» Available records
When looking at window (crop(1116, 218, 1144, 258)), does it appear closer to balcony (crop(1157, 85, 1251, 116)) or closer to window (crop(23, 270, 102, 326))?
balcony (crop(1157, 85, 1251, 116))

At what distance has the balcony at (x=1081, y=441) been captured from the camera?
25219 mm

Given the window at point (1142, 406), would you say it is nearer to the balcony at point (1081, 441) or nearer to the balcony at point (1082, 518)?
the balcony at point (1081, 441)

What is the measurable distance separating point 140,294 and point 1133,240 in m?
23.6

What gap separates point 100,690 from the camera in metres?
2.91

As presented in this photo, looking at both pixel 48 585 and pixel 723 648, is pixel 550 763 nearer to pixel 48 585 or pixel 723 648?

» Problem to work on
Format every line of the records above as a Markdown table with two columns, Row and Line. Put a sequential number under Row and the line under Line, and leave out blank lines.

» Solution to the exercise
| Row | Line |
|---|---|
| 1 | When looking at window (crop(1116, 218, 1144, 258)), does it appear closer to balcony (crop(1157, 85, 1251, 116)) or closer to window (crop(23, 270, 102, 326))? |
| 2 | balcony (crop(1157, 85, 1251, 116)) |
| 3 | At what distance has the balcony at (x=1081, y=441) been captured from the camera? |
| 4 | 25219 mm |
| 5 | Given the window at point (1142, 406), would you say it is nearer to the balcony at point (1081, 441) or nearer to the balcony at point (1082, 518)? |
| 6 | the balcony at point (1081, 441) |
| 7 | What is the measurable distance separating point 140,294 and point 1133,240 in m? |
| 8 | 23.6 |
| 9 | What gap separates point 100,690 from the camera in metres? |
| 10 | 2.91 |
| 11 | As presented in this photo, looking at both pixel 48 585 and pixel 723 648, is pixel 550 763 nearer to pixel 48 585 or pixel 723 648? |